→ **What to work on**:
Can you write out the rows again, replacing "curved claw" with "hooked talon" and leaving everything else unchanged?

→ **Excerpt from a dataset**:
══════════════════════════════

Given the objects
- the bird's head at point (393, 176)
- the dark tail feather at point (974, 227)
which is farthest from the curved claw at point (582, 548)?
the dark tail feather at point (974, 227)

══════════════════════════════

→ **Response below**:
Given the objects
- the bird's head at point (393, 176)
- the dark tail feather at point (974, 227)
which is farthest from the hooked talon at point (582, 548)?
the dark tail feather at point (974, 227)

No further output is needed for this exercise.